Records from a collection:
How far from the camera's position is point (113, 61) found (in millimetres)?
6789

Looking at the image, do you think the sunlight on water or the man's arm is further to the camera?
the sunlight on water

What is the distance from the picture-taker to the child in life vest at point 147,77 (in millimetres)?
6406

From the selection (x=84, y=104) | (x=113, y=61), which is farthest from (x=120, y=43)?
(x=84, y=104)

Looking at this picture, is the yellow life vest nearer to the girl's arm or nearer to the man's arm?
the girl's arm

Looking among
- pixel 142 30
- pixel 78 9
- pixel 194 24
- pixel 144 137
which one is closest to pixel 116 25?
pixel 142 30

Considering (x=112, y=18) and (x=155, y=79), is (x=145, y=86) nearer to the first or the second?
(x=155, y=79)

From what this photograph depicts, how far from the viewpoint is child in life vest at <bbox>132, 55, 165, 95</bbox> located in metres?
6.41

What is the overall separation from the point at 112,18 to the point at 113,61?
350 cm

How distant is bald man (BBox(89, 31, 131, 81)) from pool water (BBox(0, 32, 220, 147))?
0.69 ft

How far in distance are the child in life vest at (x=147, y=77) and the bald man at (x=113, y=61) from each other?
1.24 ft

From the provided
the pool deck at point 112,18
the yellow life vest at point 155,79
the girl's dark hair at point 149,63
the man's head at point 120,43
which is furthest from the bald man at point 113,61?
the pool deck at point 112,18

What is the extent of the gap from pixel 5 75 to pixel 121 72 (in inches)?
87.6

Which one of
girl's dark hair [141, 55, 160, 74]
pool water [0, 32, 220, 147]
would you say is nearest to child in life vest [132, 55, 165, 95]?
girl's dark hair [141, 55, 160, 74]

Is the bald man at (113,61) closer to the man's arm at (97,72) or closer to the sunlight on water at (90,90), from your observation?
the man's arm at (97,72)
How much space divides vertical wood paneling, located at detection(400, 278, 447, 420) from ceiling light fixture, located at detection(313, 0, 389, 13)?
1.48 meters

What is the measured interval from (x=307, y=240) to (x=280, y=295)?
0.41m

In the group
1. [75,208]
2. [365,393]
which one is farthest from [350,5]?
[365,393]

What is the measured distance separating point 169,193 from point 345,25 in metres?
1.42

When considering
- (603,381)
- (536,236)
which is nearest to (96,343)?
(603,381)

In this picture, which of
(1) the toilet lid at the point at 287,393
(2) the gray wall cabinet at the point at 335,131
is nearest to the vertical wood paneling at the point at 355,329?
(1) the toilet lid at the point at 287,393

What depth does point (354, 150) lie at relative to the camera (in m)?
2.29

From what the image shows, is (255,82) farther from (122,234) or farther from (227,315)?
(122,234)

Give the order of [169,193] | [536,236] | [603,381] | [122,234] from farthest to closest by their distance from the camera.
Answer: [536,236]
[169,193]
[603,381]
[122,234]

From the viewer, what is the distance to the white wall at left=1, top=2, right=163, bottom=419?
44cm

» **WRITTEN PROBLEM**
Please copy out all of the rows above word for word, without changing anything.

» **REPLY**
How far from the camera's position is point (113, 61) found (in millimetres)?
6789

Looking at the image, do you think the sunlight on water or the man's arm is further to the camera?
the sunlight on water

What is the distance from the picture-taker to the child in life vest at point 147,77 (in millimetres)?
6406

From the selection (x=84, y=104) | (x=113, y=61), which is farthest from (x=120, y=43)?
(x=84, y=104)

Looking at this picture, is the yellow life vest nearer to the girl's arm or nearer to the man's arm?
the girl's arm

Looking among
- pixel 142 30
- pixel 78 9
- pixel 194 24
- pixel 144 137
which one is closest to pixel 116 25?
pixel 142 30

Considering (x=112, y=18) and (x=155, y=79), is (x=145, y=86) nearer to the first or the second?
(x=155, y=79)

From what this photograph depicts, how far from the viewpoint is child in life vest at <bbox>132, 55, 165, 95</bbox> located in metres?
6.41

What is the overall separation from the point at 112,18 to the point at 113,61?
350 cm

How distant is bald man (BBox(89, 31, 131, 81)) from pool water (BBox(0, 32, 220, 147))?
0.69 ft

How far in distance are the child in life vest at (x=147, y=77) and the bald man at (x=113, y=61) from each other?
1.24 ft

From the provided
the pool deck at point 112,18
the yellow life vest at point 155,79
the girl's dark hair at point 149,63
the man's head at point 120,43
which is furthest from the bald man at point 113,61?
the pool deck at point 112,18

What is the extent of the gap from pixel 5 75 to pixel 121 72 (in inches)?
87.6

Which one of
girl's dark hair [141, 55, 160, 74]
pool water [0, 32, 220, 147]
would you say is nearest to child in life vest [132, 55, 165, 95]?
girl's dark hair [141, 55, 160, 74]

Is the bald man at (113,61) closer to the man's arm at (97,72) or closer to the sunlight on water at (90,90), from your observation?
the man's arm at (97,72)
How much space divides vertical wood paneling, located at detection(400, 278, 447, 420) from ceiling light fixture, located at detection(313, 0, 389, 13)?
1.48 meters

What is the measured interval from (x=307, y=240) to (x=280, y=295)?
0.41m

In the group
1. [75,208]
2. [365,393]
which one is farthest from [350,5]?
[365,393]

What is the measured distance separating point 169,193 from point 345,25 in metres?
1.42

When considering
- (603,381)
- (536,236)
which is nearest to (96,343)?
(603,381)

In this picture, which of
(1) the toilet lid at the point at 287,393
(2) the gray wall cabinet at the point at 335,131
is nearest to the vertical wood paneling at the point at 355,329?
(1) the toilet lid at the point at 287,393

What depth does point (354, 150) lie at relative to the camera (in m)?
2.29

From what the image shows, is (255,82) farther from (122,234) or farther from (227,315)?
(122,234)

Give the order of [169,193] | [536,236] | [603,381] | [122,234] from farthest to closest by their distance from the camera.
Answer: [536,236]
[169,193]
[603,381]
[122,234]

From the viewer, what is the distance to the white wall at left=1, top=2, right=163, bottom=419?
44cm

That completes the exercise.